Un altro aspetto di grande rilievo è quello concernente il significato da attribuirsi al termine “embrione”. Ciò che emerge in ambito comunitario è, infatti, la plurivocità del termine a seconda che ci si riferisca al momento di fusione dei nuclei dei gameti o alla comparsa di altri ulteriori elementi ritenuti rilevanti, quali ad esempio la comparsa della c.d. stria primitiva. La legge italiana non si preoccupa di prevedere una definizione precisa dell’interpretazione da fornire al termine embrione, va però detto che la prassi medica, prima ancora di quella giurisprudenziale, ha risolto tale problematica abbracciando la nozione di embrione più ampia possibile, ossia riferendosi già all’oocita attivato o oocita penetrato. L’affermazione distintiva tra embrione e bambino effettuata dalla Corte assume, invece, connotazioni preoccupanti per i possibili risvolti discriminatori e soprattutto eugenetici, in contrasto anche con le più recenti pronunce della Corte di Giustizia Europea in materia di invenzioni biotecnologiche le quali supportavano una definizione ampia di embrione con l’intento di poter giungere a uno statuto giuridico dell’embrione il più possibile condiviso nell’ambito dei paesi membri dell’Unione Europea.
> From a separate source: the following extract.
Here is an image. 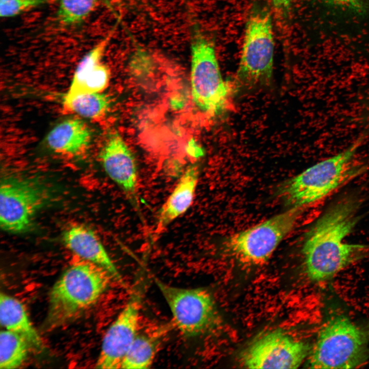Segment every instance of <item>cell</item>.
<instances>
[{"mask_svg": "<svg viewBox=\"0 0 369 369\" xmlns=\"http://www.w3.org/2000/svg\"><path fill=\"white\" fill-rule=\"evenodd\" d=\"M101 0H59L57 16L63 25L71 26L85 20Z\"/></svg>", "mask_w": 369, "mask_h": 369, "instance_id": "obj_21", "label": "cell"}, {"mask_svg": "<svg viewBox=\"0 0 369 369\" xmlns=\"http://www.w3.org/2000/svg\"><path fill=\"white\" fill-rule=\"evenodd\" d=\"M191 86L196 107L211 116L225 110L229 88L221 75L212 43L196 33L191 44Z\"/></svg>", "mask_w": 369, "mask_h": 369, "instance_id": "obj_9", "label": "cell"}, {"mask_svg": "<svg viewBox=\"0 0 369 369\" xmlns=\"http://www.w3.org/2000/svg\"><path fill=\"white\" fill-rule=\"evenodd\" d=\"M0 321L6 330L24 337L31 351L40 352L43 350V341L24 305L17 299L3 293L0 294Z\"/></svg>", "mask_w": 369, "mask_h": 369, "instance_id": "obj_17", "label": "cell"}, {"mask_svg": "<svg viewBox=\"0 0 369 369\" xmlns=\"http://www.w3.org/2000/svg\"><path fill=\"white\" fill-rule=\"evenodd\" d=\"M108 176L122 190L131 205L139 210L138 172L135 158L117 133L111 134L99 154Z\"/></svg>", "mask_w": 369, "mask_h": 369, "instance_id": "obj_12", "label": "cell"}, {"mask_svg": "<svg viewBox=\"0 0 369 369\" xmlns=\"http://www.w3.org/2000/svg\"><path fill=\"white\" fill-rule=\"evenodd\" d=\"M30 347L20 335L5 330L0 333V368L19 367L27 357Z\"/></svg>", "mask_w": 369, "mask_h": 369, "instance_id": "obj_19", "label": "cell"}, {"mask_svg": "<svg viewBox=\"0 0 369 369\" xmlns=\"http://www.w3.org/2000/svg\"><path fill=\"white\" fill-rule=\"evenodd\" d=\"M53 191L42 179L5 176L0 187V225L5 231L20 234L32 226L37 213L53 199Z\"/></svg>", "mask_w": 369, "mask_h": 369, "instance_id": "obj_5", "label": "cell"}, {"mask_svg": "<svg viewBox=\"0 0 369 369\" xmlns=\"http://www.w3.org/2000/svg\"><path fill=\"white\" fill-rule=\"evenodd\" d=\"M51 0H0V16L8 18L49 3Z\"/></svg>", "mask_w": 369, "mask_h": 369, "instance_id": "obj_22", "label": "cell"}, {"mask_svg": "<svg viewBox=\"0 0 369 369\" xmlns=\"http://www.w3.org/2000/svg\"><path fill=\"white\" fill-rule=\"evenodd\" d=\"M113 31L94 46L78 63L64 97L94 92H101L107 86L110 78L108 67L101 63L105 49Z\"/></svg>", "mask_w": 369, "mask_h": 369, "instance_id": "obj_13", "label": "cell"}, {"mask_svg": "<svg viewBox=\"0 0 369 369\" xmlns=\"http://www.w3.org/2000/svg\"><path fill=\"white\" fill-rule=\"evenodd\" d=\"M199 175L196 164L188 166L158 213L154 229L155 236L160 235L176 219L191 206L195 196Z\"/></svg>", "mask_w": 369, "mask_h": 369, "instance_id": "obj_15", "label": "cell"}, {"mask_svg": "<svg viewBox=\"0 0 369 369\" xmlns=\"http://www.w3.org/2000/svg\"><path fill=\"white\" fill-rule=\"evenodd\" d=\"M293 0H271L273 5L278 10L285 12L290 7Z\"/></svg>", "mask_w": 369, "mask_h": 369, "instance_id": "obj_25", "label": "cell"}, {"mask_svg": "<svg viewBox=\"0 0 369 369\" xmlns=\"http://www.w3.org/2000/svg\"><path fill=\"white\" fill-rule=\"evenodd\" d=\"M172 322L150 332L137 333L128 351L120 368H148L153 364L160 345L171 328Z\"/></svg>", "mask_w": 369, "mask_h": 369, "instance_id": "obj_18", "label": "cell"}, {"mask_svg": "<svg viewBox=\"0 0 369 369\" xmlns=\"http://www.w3.org/2000/svg\"><path fill=\"white\" fill-rule=\"evenodd\" d=\"M301 209L291 208L285 212L233 234L224 241V250L242 264L250 266L263 264L293 229Z\"/></svg>", "mask_w": 369, "mask_h": 369, "instance_id": "obj_8", "label": "cell"}, {"mask_svg": "<svg viewBox=\"0 0 369 369\" xmlns=\"http://www.w3.org/2000/svg\"><path fill=\"white\" fill-rule=\"evenodd\" d=\"M112 278L106 269L86 260L69 267L50 290L43 331L51 332L77 318L97 301Z\"/></svg>", "mask_w": 369, "mask_h": 369, "instance_id": "obj_2", "label": "cell"}, {"mask_svg": "<svg viewBox=\"0 0 369 369\" xmlns=\"http://www.w3.org/2000/svg\"><path fill=\"white\" fill-rule=\"evenodd\" d=\"M153 280L171 311L173 325L183 336L197 337L217 326L218 313L208 290L174 286L155 277Z\"/></svg>", "mask_w": 369, "mask_h": 369, "instance_id": "obj_7", "label": "cell"}, {"mask_svg": "<svg viewBox=\"0 0 369 369\" xmlns=\"http://www.w3.org/2000/svg\"><path fill=\"white\" fill-rule=\"evenodd\" d=\"M311 349L307 343L275 330L252 341L242 352L240 361L249 368H296Z\"/></svg>", "mask_w": 369, "mask_h": 369, "instance_id": "obj_10", "label": "cell"}, {"mask_svg": "<svg viewBox=\"0 0 369 369\" xmlns=\"http://www.w3.org/2000/svg\"><path fill=\"white\" fill-rule=\"evenodd\" d=\"M369 325H359L347 317H330L321 329L309 356L312 368H353L369 358Z\"/></svg>", "mask_w": 369, "mask_h": 369, "instance_id": "obj_4", "label": "cell"}, {"mask_svg": "<svg viewBox=\"0 0 369 369\" xmlns=\"http://www.w3.org/2000/svg\"><path fill=\"white\" fill-rule=\"evenodd\" d=\"M141 304V294L139 288L132 292L127 303L104 335L96 368H121L138 333Z\"/></svg>", "mask_w": 369, "mask_h": 369, "instance_id": "obj_11", "label": "cell"}, {"mask_svg": "<svg viewBox=\"0 0 369 369\" xmlns=\"http://www.w3.org/2000/svg\"><path fill=\"white\" fill-rule=\"evenodd\" d=\"M363 138L359 137L346 149L319 162L285 182L279 193L291 208H302L324 198L359 175L365 166L355 160Z\"/></svg>", "mask_w": 369, "mask_h": 369, "instance_id": "obj_3", "label": "cell"}, {"mask_svg": "<svg viewBox=\"0 0 369 369\" xmlns=\"http://www.w3.org/2000/svg\"><path fill=\"white\" fill-rule=\"evenodd\" d=\"M339 6L349 8L351 10L360 11L363 9L367 0H328Z\"/></svg>", "mask_w": 369, "mask_h": 369, "instance_id": "obj_24", "label": "cell"}, {"mask_svg": "<svg viewBox=\"0 0 369 369\" xmlns=\"http://www.w3.org/2000/svg\"><path fill=\"white\" fill-rule=\"evenodd\" d=\"M63 98L66 108L89 118H96L105 114L111 105L110 97L101 92L84 93Z\"/></svg>", "mask_w": 369, "mask_h": 369, "instance_id": "obj_20", "label": "cell"}, {"mask_svg": "<svg viewBox=\"0 0 369 369\" xmlns=\"http://www.w3.org/2000/svg\"><path fill=\"white\" fill-rule=\"evenodd\" d=\"M274 42L271 17L265 10L251 13L248 20L235 76L238 88L269 85L273 75Z\"/></svg>", "mask_w": 369, "mask_h": 369, "instance_id": "obj_6", "label": "cell"}, {"mask_svg": "<svg viewBox=\"0 0 369 369\" xmlns=\"http://www.w3.org/2000/svg\"><path fill=\"white\" fill-rule=\"evenodd\" d=\"M91 137L90 129L81 120L69 118L57 124L49 132L46 144L54 152L77 156L86 152Z\"/></svg>", "mask_w": 369, "mask_h": 369, "instance_id": "obj_16", "label": "cell"}, {"mask_svg": "<svg viewBox=\"0 0 369 369\" xmlns=\"http://www.w3.org/2000/svg\"><path fill=\"white\" fill-rule=\"evenodd\" d=\"M359 206L356 197L340 199L306 234L301 252L304 272L311 280H330L351 264L369 255V245L344 241L358 221Z\"/></svg>", "mask_w": 369, "mask_h": 369, "instance_id": "obj_1", "label": "cell"}, {"mask_svg": "<svg viewBox=\"0 0 369 369\" xmlns=\"http://www.w3.org/2000/svg\"><path fill=\"white\" fill-rule=\"evenodd\" d=\"M153 68L151 58L144 52L137 53L131 60L130 69L135 77L148 76Z\"/></svg>", "mask_w": 369, "mask_h": 369, "instance_id": "obj_23", "label": "cell"}, {"mask_svg": "<svg viewBox=\"0 0 369 369\" xmlns=\"http://www.w3.org/2000/svg\"><path fill=\"white\" fill-rule=\"evenodd\" d=\"M65 245L86 261L102 267L123 286L125 283L96 233L81 224L67 228L62 235Z\"/></svg>", "mask_w": 369, "mask_h": 369, "instance_id": "obj_14", "label": "cell"}]
</instances>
I conflitti intrinseci che informano di sé l’intera materia sono, dunque, quelli tra diritto alla vita del concepito e diritti costituzionali degli aspiranti genitori; diritto ad avere un figlio ad ogni costo e diritto del figlio ad avere una famiglia tradizionale; diritto ad avere un figlio sano e diritto alla vita e alla dignità del concepito nonché conflitto tra libertà di ricerca scientifica e diritto alla vita e alla salute del concepito. Si tratta di situazioni conflittuali complesse che accompagnano il dibattito bioetico internazionale. In questo ambito, pertanto, lo strumento dell’intervento giurisprudenziale appare inadatto  a garantire un coordinamento legislativo europeo per il quale si richiede un intervento sistematico. Finora l’uomo si è servito della tecnica per intervenire su materie inanimate da cui creare mezzi non umani per la propria comodità, oggi, invece, egli da soggetto diventa vero e proprio oggetto del dominio tecnico. Si accresce il potere dell’uomo sulla natura, ma parallelamente anche quello dell’uomo sull’uomo. Cosa comporterà la possibile predeterminazione di uomini futuri? E quali saranno i risvolti pratici delle neo-ammesse pratiche diagnostiche preimpianto? La problematica della modifica genetica si apre, quindi, a nuovi scenari  nei quali potrebbe risultare idoneo orientarsi a partire dal divieto di qualsiasi forma di strumentalizzazione degli embrioni al fine di non confondere la pretesa clinica con la discriminazione unilaterale irreversibile e fuggire i fantasmi eugenetici di un passato non troppo lontano e solo, oggi, diversamente agghindati.